Film Scouts Diaries

1997 Cannes Film Festival Diaries
Pre-Festival: A Capsule History of Cannes

by Cari Beauchamp

Signs all over town tell us it is the 50th Cannes Film Festival, but of course if we start getting picky, it began 58 years ago. The whole thing really started in 1939 and we have Mussolini to thank for it. It was his personal and political domination of the Venice Film Festival that set off the Americans and western Europeans -- It was pretty bad when Goebbels arrived to claim Germany's prize in 1935, but when the grand prize Mussolini Cup was shared by Leni Riefenstahl's "Olympia" and the Italian film, "Luciano Serra, Airman," directed by El Duce's eldest son, in 1938, the American and British jury members resigned in disgust and with the French, sought out a site for a more equitable event.

When the city of Cannes volunteered to build a Palace of Festivals, (in any other town it would have been called a convention center) they were off and running. The first Cannes Festival opened on September 1, 1939 and Mae West, Gary Cooper and a "steamship of stars" had come from Hollywood. There was even a cardboard reconstruction of Notre Dame Cathedral to promote the opening night film starring Charles Laughton. But that very morning, Hitler invaded Poland, two days later France declared war on Germany and the Cannes Film Festival was postponed for another 7 years.

When it opened again on September 20, 1946 it was a smashing success and while budget constraints and post war rebuilding caused another year gap, by 1951 it was a truly annual event and the Festival grew each year in terms of the stars it attracted, the quality of films, the number of international critics and of course, the tourists and the papparazi.

In 1954, the French starlet Simone Sylva dropped her bikini top and feel into Robert Mitchum's arms and the photo sent around the world sealed the sexy image of Cannes. The next year Grace Kelly went on a photo shoot to the Palace at Monaco and met a Prince in passing -- the following year their wedding took place just before the Festival opened so guest could conveniently attend both international events.

Politics has often reared its head, but never more so than in 1968 when the Festival was shut down completely in a crescendo of protest that had begun with the French government dismissal several months before of the head of the Cinematheque. But if you ask studio heads in Hollywood today, they often claim politics plays a hand in the films that are chosen for competition. Yet the always present love©hate relationship between the Americans and the French has become a natural part of Cannes with the films and filmmakers from a hundred other countries vying for attention as well.

Over the fifty festivals there have been so many highlights and serendipity has played a role in most of them ....Rita Hayworth meeting Aly Khan, Melina Mercouri being introduced to the black listed American Jules Dassin at a Cannes screening and they returned together several years later with "Never on Sunday."

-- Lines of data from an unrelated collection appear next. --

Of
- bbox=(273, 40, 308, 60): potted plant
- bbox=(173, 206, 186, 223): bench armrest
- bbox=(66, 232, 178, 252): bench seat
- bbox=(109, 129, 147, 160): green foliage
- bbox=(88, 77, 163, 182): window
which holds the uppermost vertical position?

Jack Nicholson claims he had planned on being a director until he was sitting in the Palais watching the screening of "Easy Rider". He watched himself come onto the screen and "I knew I was movie star."

"E.T." was premiered at Cannes at Steven Spielberg claimed in "was one of the greatest evenings of my life" when a theater packed with grizzled professionals cried like youngsters and rose to their feet in a standing ovation as the credits rolled. "Cinema Paradiso" was discovered here, "sex, lies and videotapes" came to acclaim here, the list goes on and on.

So they are pouring into Cannes once again -- the studio executives, the stars, the wannabes, the critics, the photographers, the screenwriters, the distributors, the hustlers --no one too sure what they find, but always hopeful that a little serendipity will make this a Festival to remember.